------ Dataset excerpts ------

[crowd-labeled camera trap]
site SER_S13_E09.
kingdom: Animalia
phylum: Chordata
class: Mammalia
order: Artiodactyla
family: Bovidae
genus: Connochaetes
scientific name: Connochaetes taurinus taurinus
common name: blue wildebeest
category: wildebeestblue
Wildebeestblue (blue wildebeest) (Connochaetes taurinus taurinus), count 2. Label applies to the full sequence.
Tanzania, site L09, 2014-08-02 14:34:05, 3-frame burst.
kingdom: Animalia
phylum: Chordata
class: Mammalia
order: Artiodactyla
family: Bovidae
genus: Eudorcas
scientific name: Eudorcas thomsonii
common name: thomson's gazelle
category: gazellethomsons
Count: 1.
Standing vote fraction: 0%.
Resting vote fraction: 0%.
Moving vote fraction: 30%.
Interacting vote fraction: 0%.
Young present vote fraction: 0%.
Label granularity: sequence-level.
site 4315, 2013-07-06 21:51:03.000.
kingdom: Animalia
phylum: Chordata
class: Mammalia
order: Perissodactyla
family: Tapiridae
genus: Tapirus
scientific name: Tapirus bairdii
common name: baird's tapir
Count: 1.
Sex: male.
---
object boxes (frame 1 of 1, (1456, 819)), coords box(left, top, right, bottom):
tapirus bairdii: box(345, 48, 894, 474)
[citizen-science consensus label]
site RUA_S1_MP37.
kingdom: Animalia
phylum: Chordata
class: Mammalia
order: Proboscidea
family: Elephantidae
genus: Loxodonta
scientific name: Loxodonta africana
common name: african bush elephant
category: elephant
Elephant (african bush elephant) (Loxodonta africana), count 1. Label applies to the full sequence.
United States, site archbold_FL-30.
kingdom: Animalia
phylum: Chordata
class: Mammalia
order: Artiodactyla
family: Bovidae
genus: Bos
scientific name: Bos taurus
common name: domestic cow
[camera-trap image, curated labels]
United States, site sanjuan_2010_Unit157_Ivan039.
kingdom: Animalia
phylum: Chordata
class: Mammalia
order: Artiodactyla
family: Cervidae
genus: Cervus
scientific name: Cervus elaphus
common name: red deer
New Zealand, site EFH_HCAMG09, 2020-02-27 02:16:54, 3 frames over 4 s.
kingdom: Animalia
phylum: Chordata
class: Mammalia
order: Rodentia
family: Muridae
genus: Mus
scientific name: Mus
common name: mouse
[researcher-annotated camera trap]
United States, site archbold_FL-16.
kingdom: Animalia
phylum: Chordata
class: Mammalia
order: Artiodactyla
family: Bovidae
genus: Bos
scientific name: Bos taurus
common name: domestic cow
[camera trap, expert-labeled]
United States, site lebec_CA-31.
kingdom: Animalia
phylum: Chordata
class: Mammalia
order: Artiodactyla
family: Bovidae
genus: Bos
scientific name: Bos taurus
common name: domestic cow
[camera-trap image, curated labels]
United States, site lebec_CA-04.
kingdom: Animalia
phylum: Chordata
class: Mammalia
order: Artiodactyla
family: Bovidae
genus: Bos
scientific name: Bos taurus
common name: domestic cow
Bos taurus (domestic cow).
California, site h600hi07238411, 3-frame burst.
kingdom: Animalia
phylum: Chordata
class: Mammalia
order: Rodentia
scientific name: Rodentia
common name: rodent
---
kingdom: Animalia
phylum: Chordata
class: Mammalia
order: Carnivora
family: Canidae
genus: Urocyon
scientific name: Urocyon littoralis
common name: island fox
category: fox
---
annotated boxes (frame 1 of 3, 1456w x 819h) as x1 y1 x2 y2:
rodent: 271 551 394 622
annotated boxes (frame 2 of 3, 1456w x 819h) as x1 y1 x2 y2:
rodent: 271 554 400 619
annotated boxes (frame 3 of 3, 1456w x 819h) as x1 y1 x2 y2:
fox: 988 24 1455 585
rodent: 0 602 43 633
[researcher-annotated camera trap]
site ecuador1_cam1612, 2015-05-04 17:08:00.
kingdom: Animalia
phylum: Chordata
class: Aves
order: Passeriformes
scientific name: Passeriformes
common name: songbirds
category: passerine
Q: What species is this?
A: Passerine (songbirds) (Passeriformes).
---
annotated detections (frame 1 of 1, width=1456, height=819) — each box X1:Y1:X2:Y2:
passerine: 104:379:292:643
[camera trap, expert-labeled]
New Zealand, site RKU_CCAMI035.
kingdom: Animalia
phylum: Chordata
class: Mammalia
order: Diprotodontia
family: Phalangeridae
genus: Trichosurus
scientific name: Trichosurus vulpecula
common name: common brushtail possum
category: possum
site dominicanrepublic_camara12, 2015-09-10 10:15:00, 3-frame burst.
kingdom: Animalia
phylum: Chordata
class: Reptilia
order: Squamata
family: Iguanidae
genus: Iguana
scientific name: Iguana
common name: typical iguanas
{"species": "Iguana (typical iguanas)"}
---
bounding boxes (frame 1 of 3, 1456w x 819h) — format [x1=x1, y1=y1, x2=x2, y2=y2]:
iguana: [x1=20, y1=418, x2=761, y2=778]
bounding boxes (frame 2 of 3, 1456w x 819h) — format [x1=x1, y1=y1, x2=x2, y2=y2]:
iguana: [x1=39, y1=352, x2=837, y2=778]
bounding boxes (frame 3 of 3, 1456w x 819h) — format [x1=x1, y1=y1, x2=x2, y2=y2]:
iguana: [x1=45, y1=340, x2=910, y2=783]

------

The records above should be given again in full, exactly as written.

[crowd-labeled camera trap]
site SER_S13_E09.
kingdom: Animalia
phylum: Chordata
class: Mammalia
order: Artiodactyla
family: Bovidae
genus: Connochaetes
scientific name: Connochaetes taurinus taurinus
common name: blue wildebeest
category: wildebeestblue
Wildebeestblue (blue wildebeest) (Connochaetes taurinus taurinus), count 2. Label applies to the full sequence.
Tanzania, site L09, 2014-08-02 14:34:05, 3-frame burst.
kingdom: Animalia
phylum: Chordata
class: Mammalia
order: Artiodactyla
family: Bovidae
genus: Eudorcas
scientific name: Eudorcas thomsonii
common name: thomson's gazelle
category: gazellethomsons
Count: 1.
Standing vote fraction: 0%.
Resting vote fraction: 0%.
Moving vote fraction: 30%.
Interacting vote fraction: 0%.
Young present vote fraction: 0%.
Label granularity: sequence-level.
site 4315, 2013-07-06 21:51:03.000.
kingdom: Animalia
phylum: Chordata
class: Mammalia
order: Perissodactyla
family: Tapiridae
genus: Tapirus
scientific name: Tapirus bairdii
common name: baird's tapir
Count: 1.
Sex: male.
---
object boxes (frame 1 of 1, (1456, 819)), coords box(left, top, right, bottom):
tapirus bairdii: box(345, 48, 894, 474)
[citizen-science consensus label]
site RUA_S1_MP37.
kingdom: Animalia
phylum: Chordata
class: Mammalia
order: Proboscidea
family: Elephantidae
genus: Loxodonta
scientific name: Loxodonta africana
common name: african bush elephant
category: elephant
Elephant (african bush elephant) (Loxodonta africana), count 1. Label applies to the full sequence.
United States, site archbold_FL-30.
kingdom: Animalia
phylum: Chordata
class: Mammalia
order: Artiodactyla
family: Bovidae
genus: Bos
scientific name: Bos taurus
common name: domestic cow
[camera-trap image, curated labels]
United States, site sanjuan_2010_Unit157_Ivan039.
kingdom: Animalia
phylum: Chordata
class: Mammalia
order: Artiodactyla
family: Cervidae
genus: Cervus
scientific name: Cervus elaphus
common name: red deer
New Zealand, site EFH_HCAMG09, 2020-02-27 02:16:54, 3 frames over 4 s.
kingdom: Animalia
phylum: Chordata
class: Mammalia
order: Rodentia
family: Muridae
genus: Mus
scientific name: Mus
common name: mouse
[researcher-annotated camera trap]
United States, site archbold_FL-16.
kingdom: Animalia
phylum: Chordata
class: Mammalia
order: Artiodactyla
family: Bovidae
genus: Bos
scientific name: Bos taurus
common name: domestic cow
[camera trap, expert-labeled]
United States, site lebec_CA-31.
kingdom: Animalia
phylum: Chordata
class: Mammalia
order: Artiodactyla
family: Bovidae
genus: Bos
scientific name: Bos taurus
common name: domestic cow
[camera-trap image, curated labels]
United States, site lebec_CA-04.
kingdom: Animalia
phylum: Chordata
class: Mammalia
order: Artiodactyla
family: Bovidae
genus: Bos
scientific name: Bos taurus
common name: domestic cow
Bos taurus (domestic cow).
California, site h600hi07238411, 3-frame burst.
kingdom: Animalia
phylum: Chordata
class: Mammalia
order: Rodentia
scientific name: Rodentia
common name: rodent
---
kingdom: Animalia
phylum: Chordata
class: Mammalia
order: Carnivora
family: Canidae
genus: Urocyon
scientific name: Urocyon littoralis
common name: island fox
category: fox
---
annotated boxes (frame 1 of 3, 1456w x 819h) as x1 y1 x2 y2:
rodent: 271 551 394 622
annotated boxes (frame 2 of 3, 1456w x 819h) as x1 y1 x2 y2:
rodent: 271 554 400 619
annotated boxes (frame 3 of 3, 1456w x 819h) as x1 y1 x2 y2:
fox: 988 24 1455 585
rodent: 0 602 43 633
[researcher-annotated camera trap]
site ecuador1_cam1612, 2015-05-04 17:08:00.
kingdom: Animalia
phylum: Chordata
class: Aves
order: Passeriformes
scientific name: Passeriformes
common name: songbirds
category: passerine
Q: What species is this?
A: Passerine (songbirds) (Passeriformes).
---
annotated detections (frame 1 of 1, width=1456, height=819) — each box X1:Y1:X2:Y2:
passerine: 104:379:292:643
[camera trap, expert-labeled]
New Zealand, site RKU_CCAMI035.
kingdom: Animalia
phylum: Chordata
class: Mammalia
order: Diprotodontia
family: Phalangeridae
genus: Trichosurus
scientific name: Trichosurus vulpecula
common name: common brushtail possum
category: possum
site dominicanrepublic_camara12, 2015-09-10 10:15:00, 3-frame burst.
kingdom: Animalia
phylum: Chordata
class: Reptilia
order: Squamata
family: Iguanidae
genus: Iguana
scientific name: Iguana
common name: typical iguanas
{"species": "Iguana (typical iguanas)"}
---
bounding boxes (frame 1 of 3, 1456w x 819h) — format [x1=x1, y1=y1, x2=x2, y2=y2]:
iguana: [x1=20, y1=418, x2=761, y2=778]
bounding boxes (frame 2 of 3, 1456w x 819h) — format [x1=x1, y1=y1, x2=x2, y2=y2]:
iguana: [x1=39, y1=352, x2=837, y2=778]
bounding boxes (frame 3 of 3, 1456w x 819h) — format [x1=x1, y1=y1, x2=x2, y2=y2]:
iguana: [x1=45, y1=340, x2=910, y2=783]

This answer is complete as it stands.